A run of records
____

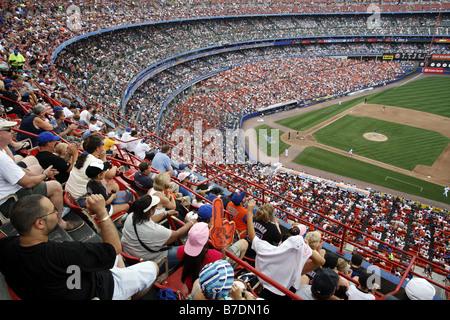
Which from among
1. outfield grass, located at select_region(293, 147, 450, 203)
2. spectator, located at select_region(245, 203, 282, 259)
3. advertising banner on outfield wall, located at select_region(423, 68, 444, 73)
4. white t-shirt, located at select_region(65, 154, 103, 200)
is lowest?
outfield grass, located at select_region(293, 147, 450, 203)

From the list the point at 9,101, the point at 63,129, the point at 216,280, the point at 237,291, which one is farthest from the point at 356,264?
the point at 9,101

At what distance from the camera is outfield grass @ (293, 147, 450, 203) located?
2247cm

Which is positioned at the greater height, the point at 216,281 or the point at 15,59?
the point at 15,59

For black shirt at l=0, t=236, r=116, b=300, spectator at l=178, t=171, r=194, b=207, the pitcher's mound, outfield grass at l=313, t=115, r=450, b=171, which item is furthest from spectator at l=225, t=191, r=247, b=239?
the pitcher's mound

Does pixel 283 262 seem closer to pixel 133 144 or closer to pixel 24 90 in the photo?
pixel 133 144

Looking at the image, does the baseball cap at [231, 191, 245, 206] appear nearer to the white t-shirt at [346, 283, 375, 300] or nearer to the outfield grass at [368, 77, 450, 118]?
the white t-shirt at [346, 283, 375, 300]

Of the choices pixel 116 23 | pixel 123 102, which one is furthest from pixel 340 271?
pixel 116 23

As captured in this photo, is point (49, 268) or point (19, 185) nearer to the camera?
point (49, 268)

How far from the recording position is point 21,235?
2674 mm

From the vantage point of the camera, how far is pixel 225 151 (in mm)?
26719

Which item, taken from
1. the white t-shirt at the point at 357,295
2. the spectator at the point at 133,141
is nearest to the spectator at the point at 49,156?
the spectator at the point at 133,141

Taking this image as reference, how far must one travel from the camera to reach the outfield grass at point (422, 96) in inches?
1555

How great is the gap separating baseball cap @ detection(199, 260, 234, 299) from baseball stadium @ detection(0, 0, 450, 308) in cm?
1

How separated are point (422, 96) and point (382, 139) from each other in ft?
63.3
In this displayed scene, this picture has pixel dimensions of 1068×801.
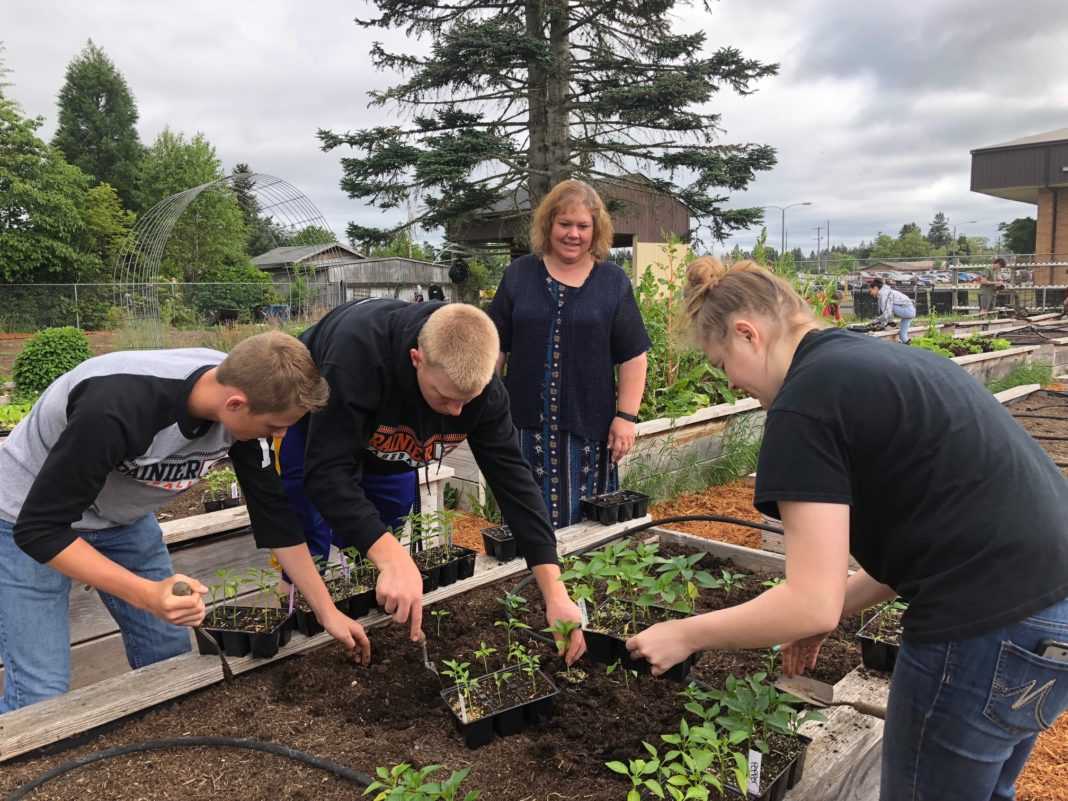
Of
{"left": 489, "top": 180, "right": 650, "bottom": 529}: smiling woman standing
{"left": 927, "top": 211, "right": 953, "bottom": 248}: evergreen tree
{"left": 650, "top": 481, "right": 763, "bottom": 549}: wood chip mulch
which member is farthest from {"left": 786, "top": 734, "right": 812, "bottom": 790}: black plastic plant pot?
{"left": 927, "top": 211, "right": 953, "bottom": 248}: evergreen tree

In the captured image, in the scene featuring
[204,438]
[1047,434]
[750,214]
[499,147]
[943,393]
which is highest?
[499,147]

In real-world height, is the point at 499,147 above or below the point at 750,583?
above

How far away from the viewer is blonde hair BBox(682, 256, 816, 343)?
4.33 feet

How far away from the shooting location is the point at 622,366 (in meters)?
3.20

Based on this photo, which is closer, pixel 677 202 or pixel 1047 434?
pixel 1047 434

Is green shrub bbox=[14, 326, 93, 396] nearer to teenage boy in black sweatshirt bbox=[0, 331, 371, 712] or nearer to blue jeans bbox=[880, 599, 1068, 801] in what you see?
teenage boy in black sweatshirt bbox=[0, 331, 371, 712]

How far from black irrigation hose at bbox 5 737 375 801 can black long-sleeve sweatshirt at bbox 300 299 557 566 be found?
49 cm

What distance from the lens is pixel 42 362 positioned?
7.05 meters

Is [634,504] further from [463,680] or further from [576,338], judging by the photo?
[463,680]

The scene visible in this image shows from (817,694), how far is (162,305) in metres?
19.0

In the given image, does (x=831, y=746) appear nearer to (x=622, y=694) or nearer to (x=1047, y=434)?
(x=622, y=694)

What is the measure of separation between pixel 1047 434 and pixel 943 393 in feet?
20.1

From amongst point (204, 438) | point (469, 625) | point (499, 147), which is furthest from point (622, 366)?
point (499, 147)

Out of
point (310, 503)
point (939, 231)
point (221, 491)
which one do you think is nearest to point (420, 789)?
point (310, 503)
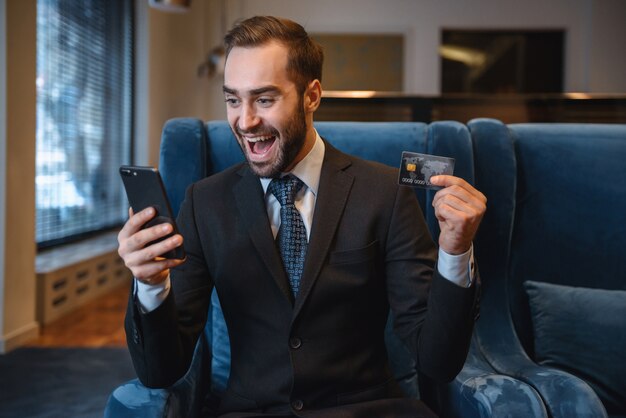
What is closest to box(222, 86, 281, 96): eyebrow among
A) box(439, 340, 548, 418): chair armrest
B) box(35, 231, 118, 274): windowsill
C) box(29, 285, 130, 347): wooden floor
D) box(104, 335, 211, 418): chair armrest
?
box(104, 335, 211, 418): chair armrest

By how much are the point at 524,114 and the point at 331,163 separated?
4.05 m

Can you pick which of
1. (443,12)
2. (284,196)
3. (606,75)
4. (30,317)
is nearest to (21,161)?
(30,317)

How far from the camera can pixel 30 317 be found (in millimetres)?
3615

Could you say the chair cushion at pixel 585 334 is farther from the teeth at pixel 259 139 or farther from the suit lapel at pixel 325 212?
the teeth at pixel 259 139

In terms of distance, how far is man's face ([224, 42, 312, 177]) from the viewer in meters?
1.31

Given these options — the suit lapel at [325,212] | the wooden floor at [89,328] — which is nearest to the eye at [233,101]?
the suit lapel at [325,212]

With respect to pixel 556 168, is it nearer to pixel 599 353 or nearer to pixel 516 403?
pixel 599 353

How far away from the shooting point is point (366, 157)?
175cm

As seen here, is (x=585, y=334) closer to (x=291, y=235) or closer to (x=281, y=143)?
(x=291, y=235)

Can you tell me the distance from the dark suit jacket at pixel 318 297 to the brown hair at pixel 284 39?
0.64ft

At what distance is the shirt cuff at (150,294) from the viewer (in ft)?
3.92

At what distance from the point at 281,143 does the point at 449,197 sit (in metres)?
0.37

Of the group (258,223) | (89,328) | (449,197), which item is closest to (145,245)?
(258,223)

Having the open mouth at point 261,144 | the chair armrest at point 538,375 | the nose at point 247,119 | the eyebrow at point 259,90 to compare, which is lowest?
the chair armrest at point 538,375
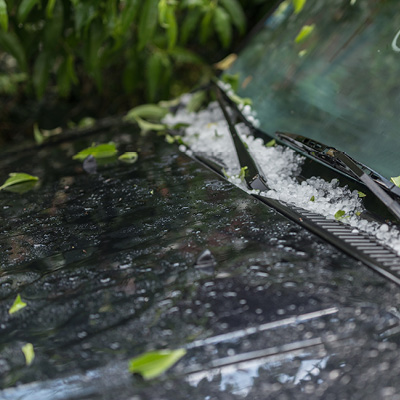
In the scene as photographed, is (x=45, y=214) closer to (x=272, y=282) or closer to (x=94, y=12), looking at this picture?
(x=272, y=282)

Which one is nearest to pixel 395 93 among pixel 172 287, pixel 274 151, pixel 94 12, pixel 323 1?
pixel 274 151

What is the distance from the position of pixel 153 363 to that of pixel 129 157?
Answer: 108 cm

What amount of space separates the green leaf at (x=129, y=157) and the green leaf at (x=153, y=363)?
1015 millimetres

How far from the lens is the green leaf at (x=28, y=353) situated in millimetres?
776

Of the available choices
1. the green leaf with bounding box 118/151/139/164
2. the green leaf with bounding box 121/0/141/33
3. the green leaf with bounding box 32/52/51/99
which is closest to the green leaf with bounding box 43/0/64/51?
the green leaf with bounding box 32/52/51/99

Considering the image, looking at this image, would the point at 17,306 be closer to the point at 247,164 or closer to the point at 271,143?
the point at 247,164

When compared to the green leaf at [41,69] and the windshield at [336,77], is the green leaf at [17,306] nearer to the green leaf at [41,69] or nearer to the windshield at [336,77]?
the windshield at [336,77]

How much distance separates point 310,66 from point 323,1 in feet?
1.01

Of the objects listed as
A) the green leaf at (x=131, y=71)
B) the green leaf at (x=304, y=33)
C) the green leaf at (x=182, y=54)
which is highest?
the green leaf at (x=304, y=33)

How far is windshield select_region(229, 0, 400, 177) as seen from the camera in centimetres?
135

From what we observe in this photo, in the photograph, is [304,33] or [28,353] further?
[304,33]

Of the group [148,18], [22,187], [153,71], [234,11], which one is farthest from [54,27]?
[22,187]

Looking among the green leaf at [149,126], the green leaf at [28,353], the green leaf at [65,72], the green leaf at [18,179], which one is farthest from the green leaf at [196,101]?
the green leaf at [28,353]

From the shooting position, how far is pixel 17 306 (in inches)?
36.1
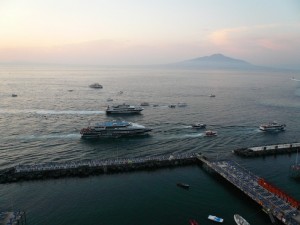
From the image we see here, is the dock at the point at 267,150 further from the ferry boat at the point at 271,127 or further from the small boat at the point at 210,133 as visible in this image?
the ferry boat at the point at 271,127

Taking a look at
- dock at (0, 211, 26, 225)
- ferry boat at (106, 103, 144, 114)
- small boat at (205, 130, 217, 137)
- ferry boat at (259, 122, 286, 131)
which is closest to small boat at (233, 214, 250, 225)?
dock at (0, 211, 26, 225)

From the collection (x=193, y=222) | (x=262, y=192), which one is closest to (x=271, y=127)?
(x=262, y=192)

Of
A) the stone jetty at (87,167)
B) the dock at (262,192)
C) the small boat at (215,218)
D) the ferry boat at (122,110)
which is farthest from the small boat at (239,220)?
the ferry boat at (122,110)

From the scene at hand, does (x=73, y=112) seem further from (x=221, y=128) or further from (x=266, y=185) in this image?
(x=266, y=185)

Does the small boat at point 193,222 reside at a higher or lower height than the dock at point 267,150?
lower

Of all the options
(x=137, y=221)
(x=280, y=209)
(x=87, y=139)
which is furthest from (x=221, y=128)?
(x=137, y=221)
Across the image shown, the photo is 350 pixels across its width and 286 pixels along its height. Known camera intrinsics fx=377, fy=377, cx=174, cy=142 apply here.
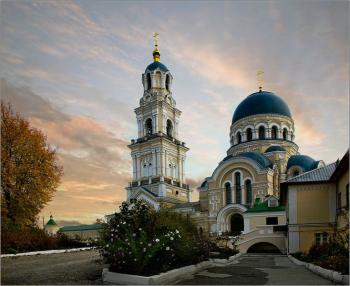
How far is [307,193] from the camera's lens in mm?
21344

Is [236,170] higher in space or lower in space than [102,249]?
higher

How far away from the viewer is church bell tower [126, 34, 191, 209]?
5062cm

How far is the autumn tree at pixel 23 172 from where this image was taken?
21484 millimetres

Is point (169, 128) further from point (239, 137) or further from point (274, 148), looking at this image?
point (274, 148)

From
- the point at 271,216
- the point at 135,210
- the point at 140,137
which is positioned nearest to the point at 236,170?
the point at 271,216

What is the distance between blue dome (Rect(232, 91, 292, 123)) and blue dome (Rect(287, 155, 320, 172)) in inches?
259

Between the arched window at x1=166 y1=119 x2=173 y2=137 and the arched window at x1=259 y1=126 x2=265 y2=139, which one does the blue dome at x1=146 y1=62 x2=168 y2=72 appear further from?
the arched window at x1=259 y1=126 x2=265 y2=139

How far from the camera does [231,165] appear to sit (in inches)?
1695

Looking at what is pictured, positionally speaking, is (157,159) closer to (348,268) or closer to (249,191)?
(249,191)

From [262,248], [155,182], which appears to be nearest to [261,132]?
[155,182]

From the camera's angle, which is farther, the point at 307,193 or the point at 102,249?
the point at 307,193

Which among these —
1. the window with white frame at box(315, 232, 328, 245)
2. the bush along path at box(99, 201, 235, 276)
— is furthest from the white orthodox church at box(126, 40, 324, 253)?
the bush along path at box(99, 201, 235, 276)

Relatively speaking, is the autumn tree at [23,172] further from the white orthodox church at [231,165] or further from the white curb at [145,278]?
the white orthodox church at [231,165]

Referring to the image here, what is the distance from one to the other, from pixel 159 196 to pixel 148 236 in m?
38.2
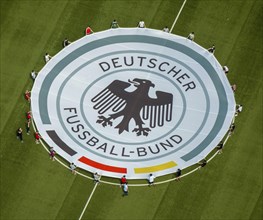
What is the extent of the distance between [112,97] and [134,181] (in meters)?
7.06

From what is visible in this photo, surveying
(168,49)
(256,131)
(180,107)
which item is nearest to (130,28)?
(168,49)

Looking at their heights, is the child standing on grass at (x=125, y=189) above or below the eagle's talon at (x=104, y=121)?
below

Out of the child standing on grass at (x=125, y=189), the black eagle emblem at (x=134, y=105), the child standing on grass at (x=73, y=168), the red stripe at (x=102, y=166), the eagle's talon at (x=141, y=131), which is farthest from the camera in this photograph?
the black eagle emblem at (x=134, y=105)

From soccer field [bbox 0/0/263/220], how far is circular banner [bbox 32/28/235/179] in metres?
0.94

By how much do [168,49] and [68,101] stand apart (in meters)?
8.84

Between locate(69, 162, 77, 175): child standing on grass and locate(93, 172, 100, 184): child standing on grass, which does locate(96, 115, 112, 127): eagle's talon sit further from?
locate(93, 172, 100, 184): child standing on grass

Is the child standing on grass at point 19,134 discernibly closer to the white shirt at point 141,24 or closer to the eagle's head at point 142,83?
the eagle's head at point 142,83

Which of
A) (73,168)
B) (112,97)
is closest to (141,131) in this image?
(112,97)

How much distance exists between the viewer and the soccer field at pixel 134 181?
52406 mm

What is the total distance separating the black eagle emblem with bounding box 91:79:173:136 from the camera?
182 ft

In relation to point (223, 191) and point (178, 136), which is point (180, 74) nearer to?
point (178, 136)

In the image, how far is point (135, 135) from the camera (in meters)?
55.0

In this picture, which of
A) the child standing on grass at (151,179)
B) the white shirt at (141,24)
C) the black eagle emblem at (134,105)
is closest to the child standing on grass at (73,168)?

____

**Directions**.
Return only the lines running from the line with "What is the extent" to the last line of the records, both included, exactly as written.

**Correct response**.
What is the extent of the distance between [112,97] and [134,181] (in meters)?
7.06

From what is visible in this photo, surveying
(168,49)
(256,131)
(180,107)
which item is nearest to (130,28)?
(168,49)

Looking at their heights, is the child standing on grass at (x=125, y=189) above or below the eagle's talon at (x=104, y=121)?
below

Out of the child standing on grass at (x=125, y=189), the black eagle emblem at (x=134, y=105), the child standing on grass at (x=73, y=168), the red stripe at (x=102, y=166), the eagle's talon at (x=141, y=131), which is farthest from the camera in this photograph?
the black eagle emblem at (x=134, y=105)

From soccer field [bbox 0/0/263/220], how far is circular banner [bbox 32/28/235/179] in metres?
0.94

By how much do [168,49] and [68,101] stand apart (in meters)?
8.84

Between locate(69, 162, 77, 175): child standing on grass and locate(93, 172, 100, 184): child standing on grass, which does locate(96, 115, 112, 127): eagle's talon sit further from?
locate(93, 172, 100, 184): child standing on grass

Is the child standing on grass at point 19,134 discernibly closer to the white shirt at point 141,24 or closer to the eagle's head at point 142,83?
the eagle's head at point 142,83

Which of
A) (73,168)
B) (112,97)
is closest to (141,131) in this image?
(112,97)

How much distance exists between the viewer and the soccer field at pixel 134 181?
52406 mm

What is the total distance separating the black eagle emblem with bounding box 91:79:173:136 from the camera?
182 ft

In relation to point (223, 191) and point (178, 136), which is point (180, 74) nearer to?
point (178, 136)

In the image, how far is point (135, 135) from the camera (in meters)?
55.0

In this picture, which of
A) the child standing on grass at (151,179)
B) the white shirt at (141,24)
C) the black eagle emblem at (134,105)
is closest to the child standing on grass at (73,168)?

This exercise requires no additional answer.